EXERCISE GOAL: Copy out the lines from the one containing "How far from the viewer" through the one containing "859 centimetres", word for word.

#####

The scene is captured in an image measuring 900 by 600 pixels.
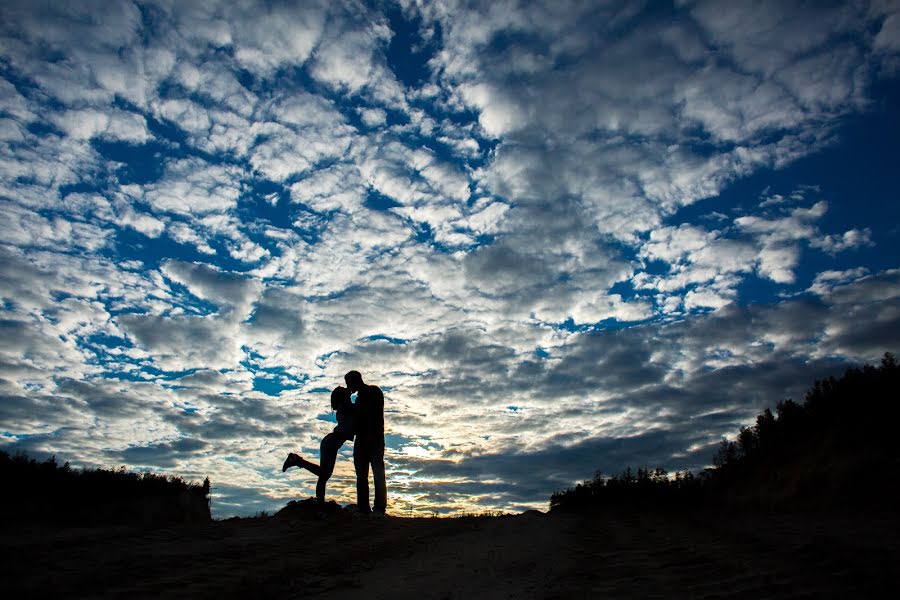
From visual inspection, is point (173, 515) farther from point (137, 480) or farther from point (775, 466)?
point (775, 466)

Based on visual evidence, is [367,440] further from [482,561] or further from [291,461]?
[482,561]

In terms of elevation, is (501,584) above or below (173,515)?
below

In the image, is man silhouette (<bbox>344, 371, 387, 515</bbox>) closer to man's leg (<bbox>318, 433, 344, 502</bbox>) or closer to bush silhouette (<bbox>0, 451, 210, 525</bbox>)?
man's leg (<bbox>318, 433, 344, 502</bbox>)

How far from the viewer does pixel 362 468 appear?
11.8 metres

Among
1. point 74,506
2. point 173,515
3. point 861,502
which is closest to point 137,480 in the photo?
point 173,515

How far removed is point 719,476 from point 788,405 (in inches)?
90.2

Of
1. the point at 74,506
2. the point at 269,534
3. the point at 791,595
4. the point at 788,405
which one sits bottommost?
the point at 791,595

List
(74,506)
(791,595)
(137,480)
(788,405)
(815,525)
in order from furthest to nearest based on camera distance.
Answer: (137,480) → (788,405) → (74,506) → (815,525) → (791,595)

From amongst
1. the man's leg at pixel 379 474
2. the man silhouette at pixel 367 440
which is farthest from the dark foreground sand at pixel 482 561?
the man's leg at pixel 379 474

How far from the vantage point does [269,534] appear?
859 centimetres

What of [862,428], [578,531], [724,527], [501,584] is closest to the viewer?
[501,584]

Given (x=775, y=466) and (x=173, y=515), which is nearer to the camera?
(x=775, y=466)

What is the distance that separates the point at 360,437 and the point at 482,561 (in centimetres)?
585

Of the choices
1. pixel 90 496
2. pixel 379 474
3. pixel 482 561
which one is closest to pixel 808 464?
pixel 482 561
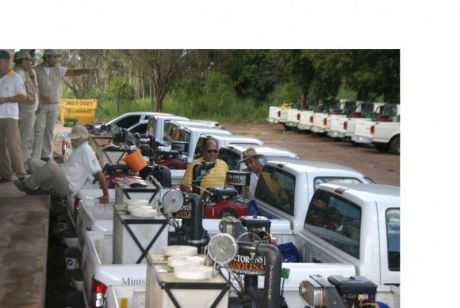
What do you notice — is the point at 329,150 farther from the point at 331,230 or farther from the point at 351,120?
the point at 331,230

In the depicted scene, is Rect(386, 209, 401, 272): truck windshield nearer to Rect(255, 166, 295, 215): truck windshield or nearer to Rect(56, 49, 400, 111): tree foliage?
Rect(255, 166, 295, 215): truck windshield

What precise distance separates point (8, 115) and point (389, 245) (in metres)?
6.26

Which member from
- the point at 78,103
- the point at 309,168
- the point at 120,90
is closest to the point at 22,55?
the point at 309,168

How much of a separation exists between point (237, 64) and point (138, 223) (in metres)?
26.5

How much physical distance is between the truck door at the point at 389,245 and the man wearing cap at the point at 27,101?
6379 millimetres

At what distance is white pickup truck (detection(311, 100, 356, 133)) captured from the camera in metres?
30.8

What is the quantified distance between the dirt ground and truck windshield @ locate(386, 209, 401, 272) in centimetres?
1282

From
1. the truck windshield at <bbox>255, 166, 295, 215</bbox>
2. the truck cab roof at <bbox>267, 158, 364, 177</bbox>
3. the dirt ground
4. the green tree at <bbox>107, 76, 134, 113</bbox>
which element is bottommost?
the dirt ground

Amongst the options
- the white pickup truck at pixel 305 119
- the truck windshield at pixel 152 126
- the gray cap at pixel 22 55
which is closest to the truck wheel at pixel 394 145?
the white pickup truck at pixel 305 119

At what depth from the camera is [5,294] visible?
218 inches

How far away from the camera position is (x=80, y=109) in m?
20.1

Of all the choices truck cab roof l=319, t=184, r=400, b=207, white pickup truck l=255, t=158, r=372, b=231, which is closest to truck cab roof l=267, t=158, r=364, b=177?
white pickup truck l=255, t=158, r=372, b=231

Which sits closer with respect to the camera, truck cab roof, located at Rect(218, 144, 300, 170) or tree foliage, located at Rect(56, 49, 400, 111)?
truck cab roof, located at Rect(218, 144, 300, 170)
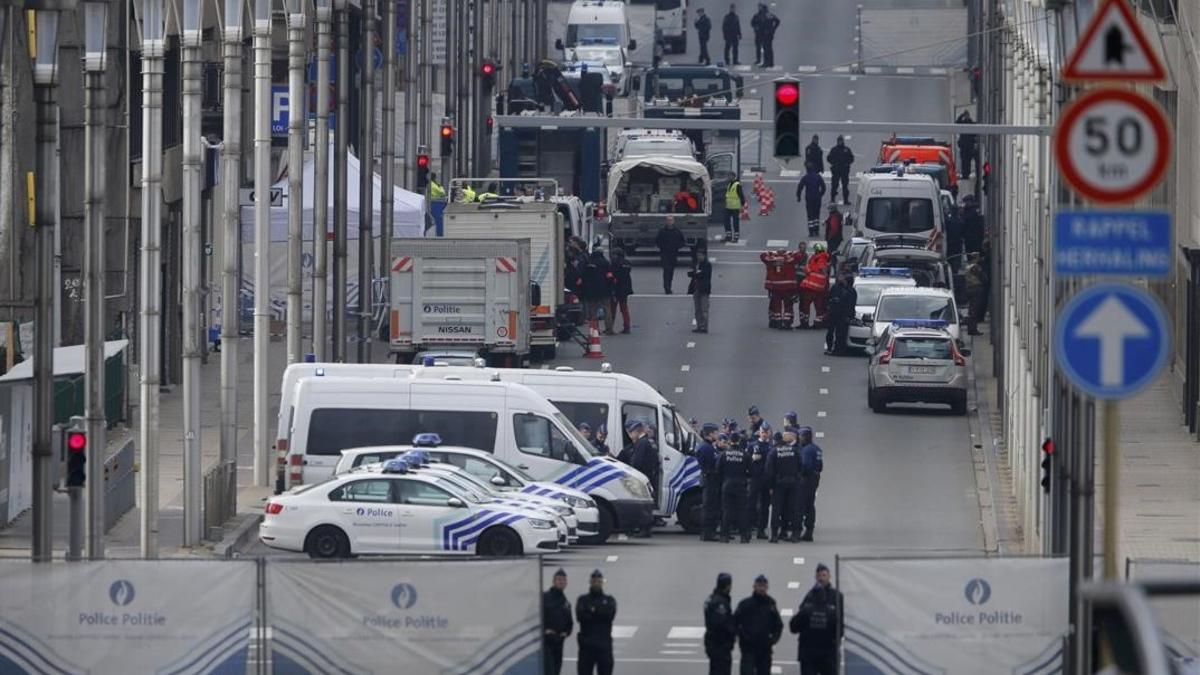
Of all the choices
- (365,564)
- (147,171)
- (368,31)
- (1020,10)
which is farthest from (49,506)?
(368,31)

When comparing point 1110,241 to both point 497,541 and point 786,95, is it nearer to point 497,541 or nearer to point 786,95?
point 786,95

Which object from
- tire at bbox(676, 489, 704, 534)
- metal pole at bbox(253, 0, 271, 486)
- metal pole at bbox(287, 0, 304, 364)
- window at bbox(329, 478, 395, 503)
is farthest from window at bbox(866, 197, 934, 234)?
window at bbox(329, 478, 395, 503)

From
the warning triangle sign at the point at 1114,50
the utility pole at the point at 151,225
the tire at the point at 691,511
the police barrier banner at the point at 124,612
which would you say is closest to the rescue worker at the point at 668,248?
the tire at the point at 691,511

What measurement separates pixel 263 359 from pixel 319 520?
6.27m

#####

EXERCISE RESPONSE:
How far from the viewer does pixel 362 468 appear?
11.8 metres

Among
1. point 74,506
2. point 173,515
3. point 861,502
which is closest to point 137,480 in the photo?
point 173,515

How far removed is point 719,476 from point 788,405 (in inches)?
90.2

Of
1. the point at 74,506
2. the point at 269,534
3. the point at 791,595
4. the point at 788,405
which one sits bottommost?
the point at 791,595

List
(74,506)
(791,595)
(137,480)
(788,405)
(815,525)
in order from furthest to nearest based on camera distance.
Answer: (137,480) → (788,405) → (74,506) → (815,525) → (791,595)

From amongst
1. the man's leg at pixel 379 474
2. the man silhouette at pixel 367 440
which is farthest from the dark foreground sand at pixel 482 561?
the man's leg at pixel 379 474

How far from the vantage point does [269,534] appear?
859 centimetres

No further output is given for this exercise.